— Data in this exercise —
····················

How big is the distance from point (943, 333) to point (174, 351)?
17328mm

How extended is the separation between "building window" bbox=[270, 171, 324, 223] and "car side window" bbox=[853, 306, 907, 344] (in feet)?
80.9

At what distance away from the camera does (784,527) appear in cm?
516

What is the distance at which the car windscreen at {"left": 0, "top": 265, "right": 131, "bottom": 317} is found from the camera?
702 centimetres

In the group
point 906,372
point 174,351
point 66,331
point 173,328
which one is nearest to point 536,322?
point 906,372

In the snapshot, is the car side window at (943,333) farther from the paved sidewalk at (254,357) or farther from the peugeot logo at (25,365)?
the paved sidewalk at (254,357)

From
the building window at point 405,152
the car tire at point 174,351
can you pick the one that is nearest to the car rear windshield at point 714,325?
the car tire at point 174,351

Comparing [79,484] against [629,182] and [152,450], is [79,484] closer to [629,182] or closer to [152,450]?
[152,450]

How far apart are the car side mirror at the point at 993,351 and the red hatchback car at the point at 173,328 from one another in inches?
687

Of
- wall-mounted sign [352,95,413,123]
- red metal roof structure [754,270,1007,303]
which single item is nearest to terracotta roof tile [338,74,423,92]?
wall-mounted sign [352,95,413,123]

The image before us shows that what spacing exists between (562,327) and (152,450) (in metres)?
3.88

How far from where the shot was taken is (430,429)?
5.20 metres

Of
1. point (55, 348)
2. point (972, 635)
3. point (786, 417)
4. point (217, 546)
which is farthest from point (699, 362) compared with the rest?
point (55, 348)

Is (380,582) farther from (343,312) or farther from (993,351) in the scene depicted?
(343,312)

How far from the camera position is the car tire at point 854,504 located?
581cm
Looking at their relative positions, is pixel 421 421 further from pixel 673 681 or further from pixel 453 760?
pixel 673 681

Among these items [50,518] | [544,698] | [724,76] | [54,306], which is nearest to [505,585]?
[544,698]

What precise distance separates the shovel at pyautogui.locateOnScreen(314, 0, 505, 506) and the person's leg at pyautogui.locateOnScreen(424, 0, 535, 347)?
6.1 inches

····················

— What is asked —
Could you quote the entire listing above verbatim, from start to finish?

— Exercise solution —
How big is the distance from point (943, 333) to point (174, 351)?
17328mm

How extended is the separation between "building window" bbox=[270, 171, 324, 223] and "car side window" bbox=[853, 306, 907, 344] (in feet)?
80.9

At what distance away from the camera does (784,527) appear in cm?
516

What is the distance at which the car windscreen at {"left": 0, "top": 265, "right": 131, "bottom": 317} is found from the camera?
702 centimetres

In the group
point 906,372
point 174,351
point 66,331
point 173,328
which one is nearest to point 536,322?
point 906,372

In the snapshot, is the car side window at (943,333) farther from the paved sidewalk at (254,357) or farther from the peugeot logo at (25,365)?
the paved sidewalk at (254,357)

From
the building window at point 405,152
the car tire at point 174,351
can you pick the one that is nearest to the car rear windshield at point 714,325?
the car tire at point 174,351

Comparing [79,484] against [629,182] and [152,450], is [79,484] closer to [629,182] or closer to [152,450]?
[152,450]

How far apart are the car side mirror at the point at 993,351 and the red hatchback car at the point at 173,328 from one another in inches?
687

Of
- wall-mounted sign [352,95,413,123]
- red metal roof structure [754,270,1007,303]
which single item is nearest to terracotta roof tile [338,74,423,92]?
wall-mounted sign [352,95,413,123]

The image before us shows that what spacing exists between (562,327) and (152,450) (in metres)?
3.88

How far from where the shot was taken is (430,429)?
5.20 metres

Of
1. point (55, 348)
2. point (972, 635)
3. point (786, 417)
4. point (217, 546)
which is farthest from point (699, 362) compared with the rest?
point (55, 348)

Is (380,582) farther from (343,312) or farther from (993,351) in the scene depicted?
(343,312)

How far from the camera position is the car tire at point 854,504 located?
581cm
Looking at their relative positions, is pixel 421 421 further from pixel 673 681 or further from pixel 453 760?
pixel 673 681

Among these items [50,518] | [544,698] | [724,76] | [54,306], which is nearest to [505,585]?
[544,698]

What precise distance separates the shovel at pyautogui.locateOnScreen(314, 0, 505, 506) and the person's leg at pyautogui.locateOnScreen(424, 0, 535, 347)?
6.1 inches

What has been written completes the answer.